Si François Hollande est candidat, Manuel Valls prévient qu’il ne fera pas activement campagne pour lui

Publié à 07h46, le 25 novembre 2016 , Modifié à 07h46, le 25 novembre 2016

Si François Hollande est candidat, Manuel Valls prévient qu’il ne fera pas activement campagne pour lui
Manuel Valls et François Hollande. © AFP
Image Sébastien Tronche


"Il faut que ça aille mieux." Stéphane Le Foll a bien tenté de siffler la fin de la récré et de recadrer son n+1 Manuel Valls, de plus en plus déterminé à empêcher une candidature du chef de l’Etat. Mais c’est visiblement un gros échec.

Après la nouvelle et cinglante sortie de Malek Boutih contre une candidature du chef de l’Etat, Manuel Valls poursuit son travail de sape, convaincu qu’il est que lui seul peut réunir la gauche et mener le combat présidentiel (et empêcher Arnaud Montebourg de remporter la primaire du PS). "Pour ma part, je n’ai renoncé à rien", a confié en "petit comité", selon Le Parisien de ce vendredi 25 novembre, celui qui concède que si François Hollande n’y va pas, il sera candidat "dans la minute".

Alors que François Hollande doit annoncer d’ici le 15 décembre au plus tard ses intentions, son Premier ministre prévient qu’il ne jouera pas les colleurs d’affiche pour son patron. Ainsi a-t-il "juré à ses proches cette semaine", rapporte encore Le Parisien :

Si le président de la République pense que de toute façon, s’il est candidat, je serai derrière lui, j’irai coller des affiches, parler dans le train, faire des déambulations, là c’est non.

Soit tout ce que Manuel Valls faisait en 2012 lorsque, directeur de la communication de François Hollande, il avait activement contribué à la victoire socialiste contre Nicolas Sarkozy. Et d’ajouter :

Je me poserai la question de ce que je devrai faire.

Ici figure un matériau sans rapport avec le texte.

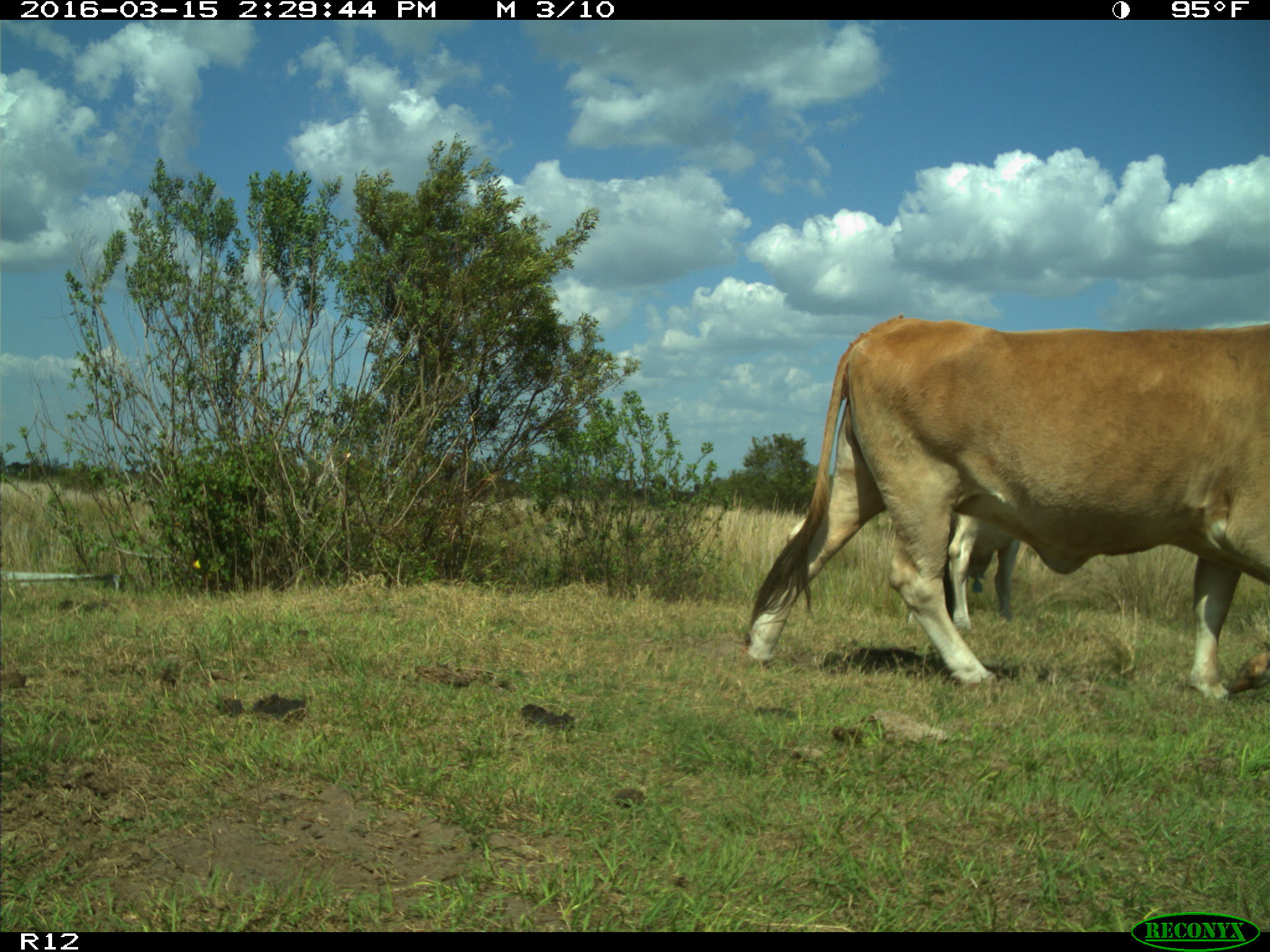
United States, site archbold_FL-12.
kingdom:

"S’il (François Hollande, ndlr) pense que sa candidature va effacer le livre, il se trompe", jugent, pour enfoncer le clou, les proches du Premier ministre au Parisien. Depuis les confidences tonitruantes de François Hollande dans le livre Un Président ne devrait pas dire ça…, Manuel Valls se démarque ainsi de plus en plus de son boss, poussé par ses proches à prendre le premier rôle pour la présidentielle de 2017 et tenter de sauver les dégâts d’une année électorale qui s’annonce délicate pour la majorité sortante.

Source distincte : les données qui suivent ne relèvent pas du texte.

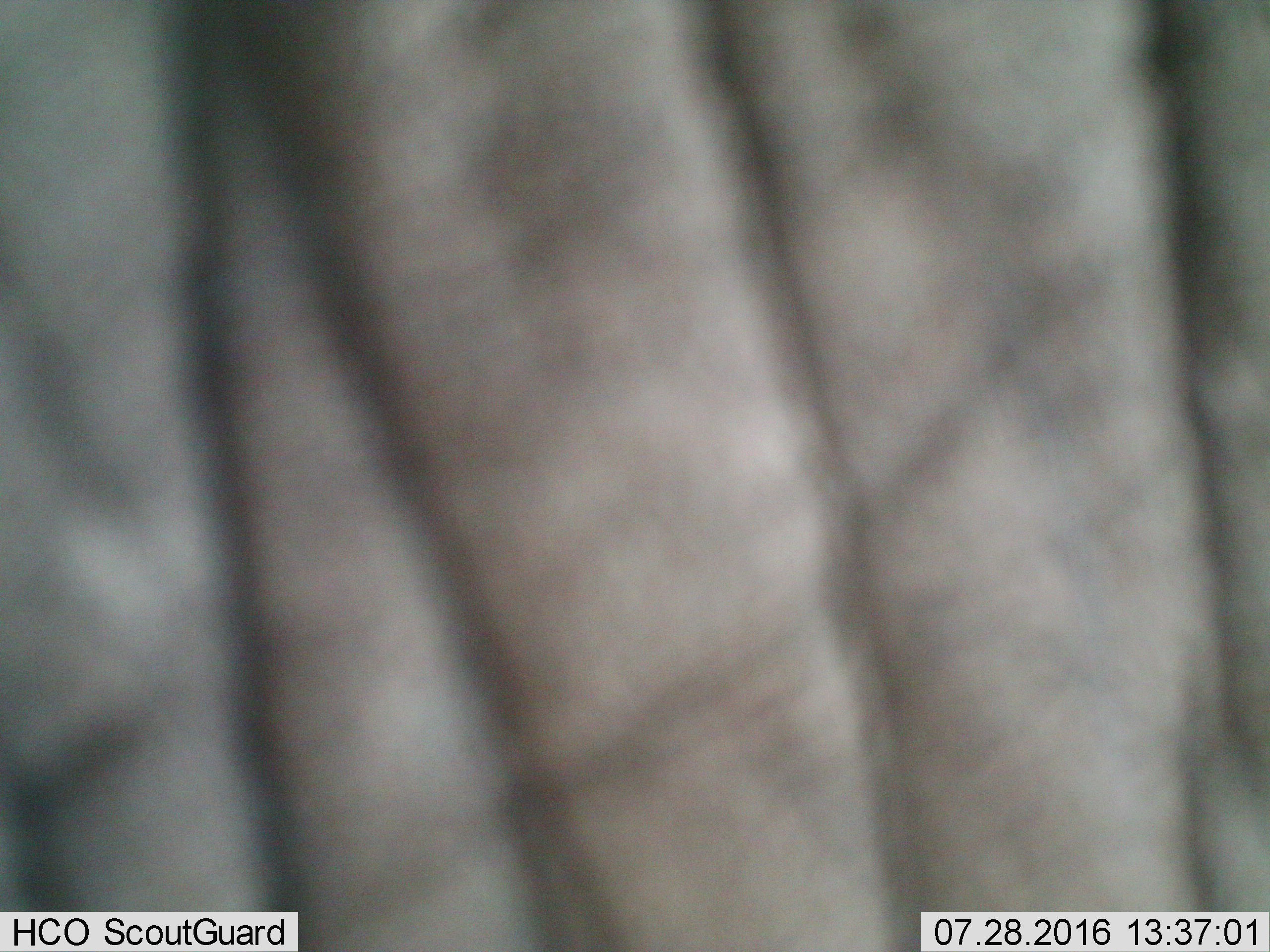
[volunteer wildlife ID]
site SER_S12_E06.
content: unidentified animal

Parallèlement, interrogé sur ses ambitions présidentielles pour 2017, Manuel Valls se dit "très déterminé" à "ne pas abandonner la gauche", dans une interview publiée dans le quotidien Paris-Normandie. En déplacement à Rouen vendredi, il dit également "ne pas imaginer de manquer ce rendez-vous" même s'il veut "privilégier le collectif", alors que la guerre froide qu'il livre en coulisses avec le chef de l'Etat atteint des sommets de tension.

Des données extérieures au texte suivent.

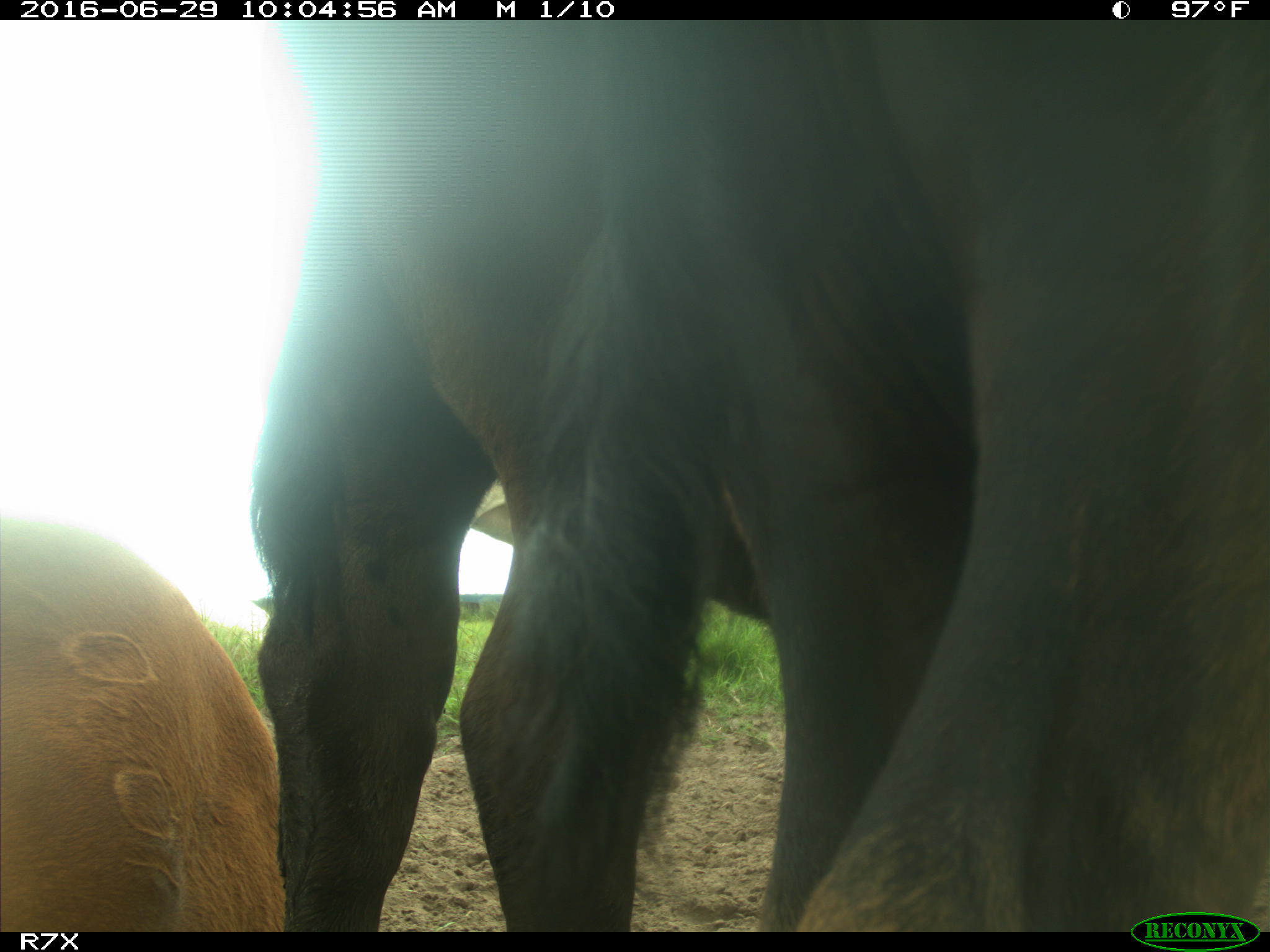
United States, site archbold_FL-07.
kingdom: Animalia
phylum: Chordata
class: Mammalia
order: Artiodactyla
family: Bovidae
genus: Bos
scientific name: Bos taurus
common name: domestic cow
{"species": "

Quand le journal normand lui fait remarquer qu'il semble "prêt" à être candidat et que ses proches s'activent pour sa candidature, Manuel Valls n’élude rien mais ne dit rien non plus pour ne pas se mettre à la faute : 

Vous savez, je suis conscient de mes responsabilités. Je suis à la fois serein et très déterminé à ne pas abandonner la gauche, à empêcher l'extrême droite d'être au second tour, et à ne rien concéder sur la République et le progrès.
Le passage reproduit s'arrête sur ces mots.